Grudgingly, Quintrel went where Havilend beckoned, and the other mages followed. Carensa looked down at the silver bracelet in the shape of a serpent and a bone carved with runes. The day is coming when I’ll need to make a stand, Carensa thought. I can’t fight Vigus with my translation magic! But if I had a weapon or two, I might be able to stop him with the right opportunity. It’s time to start gathering what Guran and I will need when it comes time to make our stand.
She wrapped the items Quintrel had given her in her shawl, then hurried to catch up with the others. Carensa tried to peer over the mages who had crowded around the room where they had taken Osten. Worry gnawed at her. Osten had been the mage who demonstrated the translocation spell. From Havilend’s expression, something had gone wrong.
“By the gods!”
“Charrot protect us!”
“Torven keep us!”
The mages murmured protections and prayers as they crowded into the small storage room off the main workroom. Osten—or what remained of him—heaved in a gelatinous blob on the stone floor. His features were flattened and distorted, as if his skin remained whole, but there were no longer bones supporting his body.
Osten was alive, trapped in his trembling flesh, unable to do more than moan, without bones to work his jaw. His eyes darted back and forth in panic, pleading.
“I don’t think the translocation artifact worked as well as we thought it did,” one of the mages behind Carensa observed.
“We can’t just let him suffer like that!” Carensa argued.

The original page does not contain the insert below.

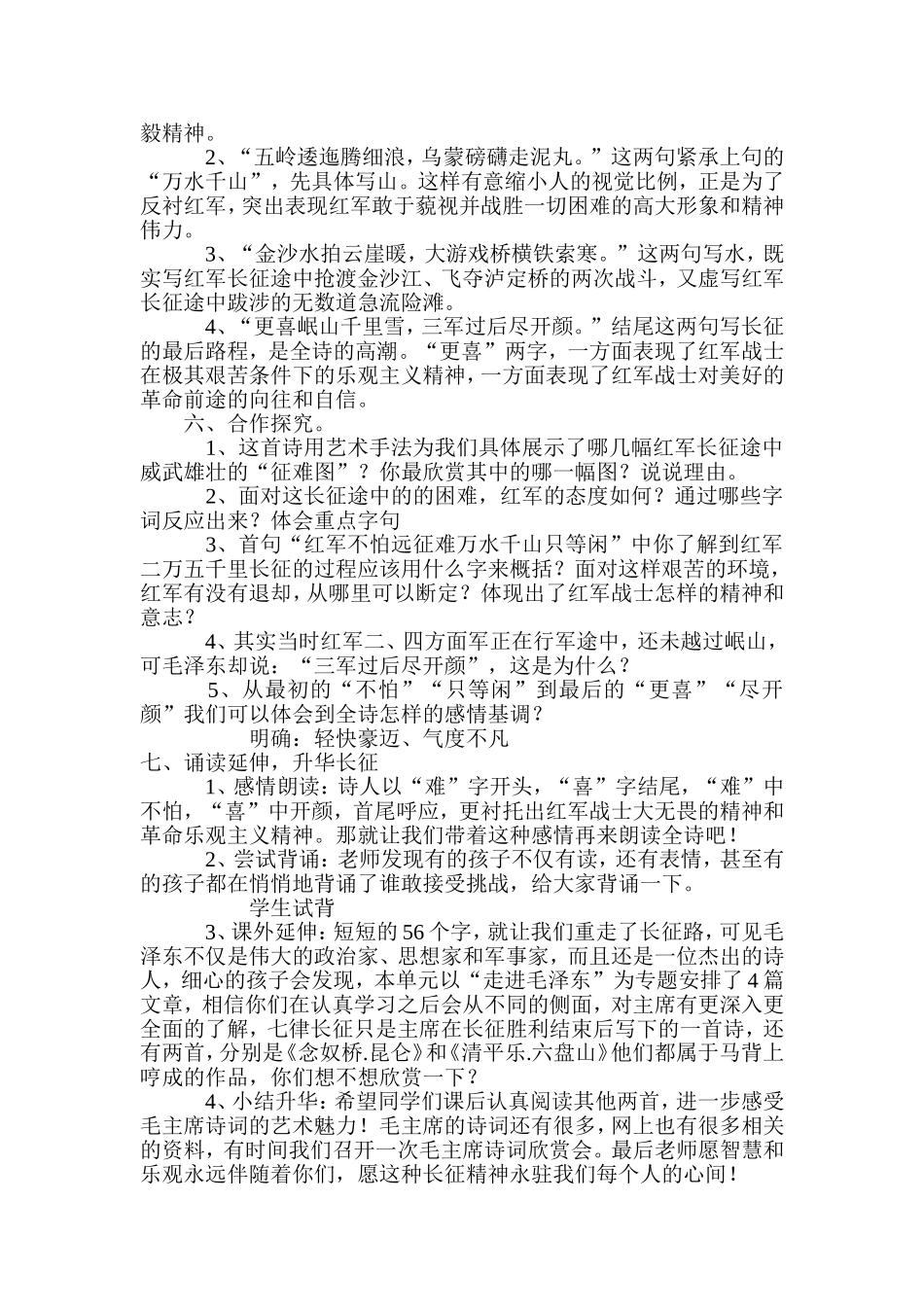 五年级第八单元备课_第3页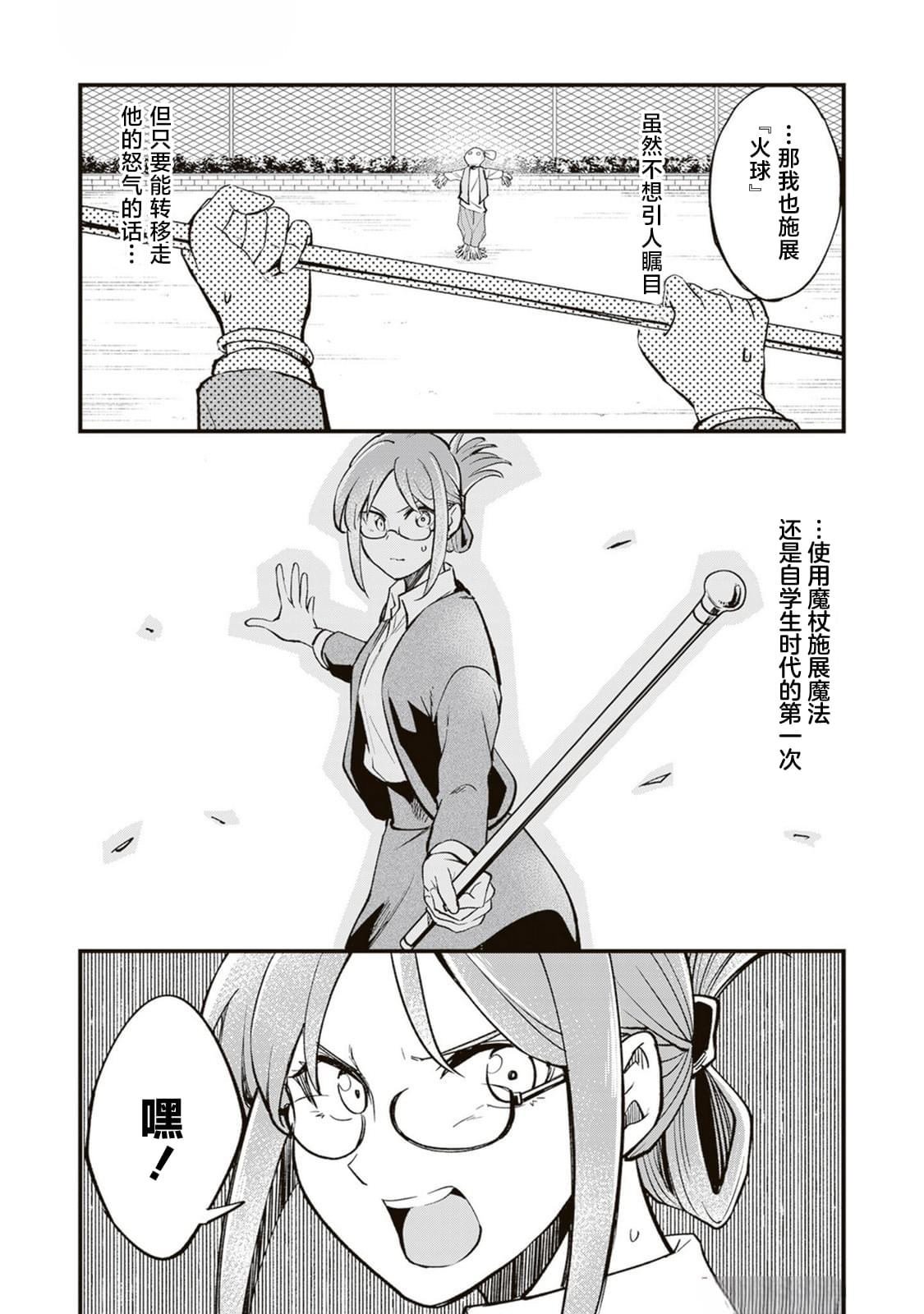第16话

But before she could protest, Osten’s shapeless body began to shudder violently, then started to come apart. Not in an explosion, but as if the invisible bonds that held his form together decided little by little to let go, scattering him in small, quivering bits, until he gave a final moan of agony and disassembled completely into a thick slurry on the stone floor.
Vigus never vetted the object before he gave it to Osten, Carensa thought with a sick feeling in the pit of her stomach. The artifact Osten used was corrupted. It wouldn’t have worked for anyone. So I’d best be careful with the pieces he thought were safe to give me. But by Esthrane, I’ll find artifacts to help me bring Vigus down when the time is right. For Osten’s sake—and all the others.
Quintrel gave a frustrated snort, and turned on his heel. “Somebody get a mop and clean up the mess,” he said, striding past the astonished onlookers and out of the workroom.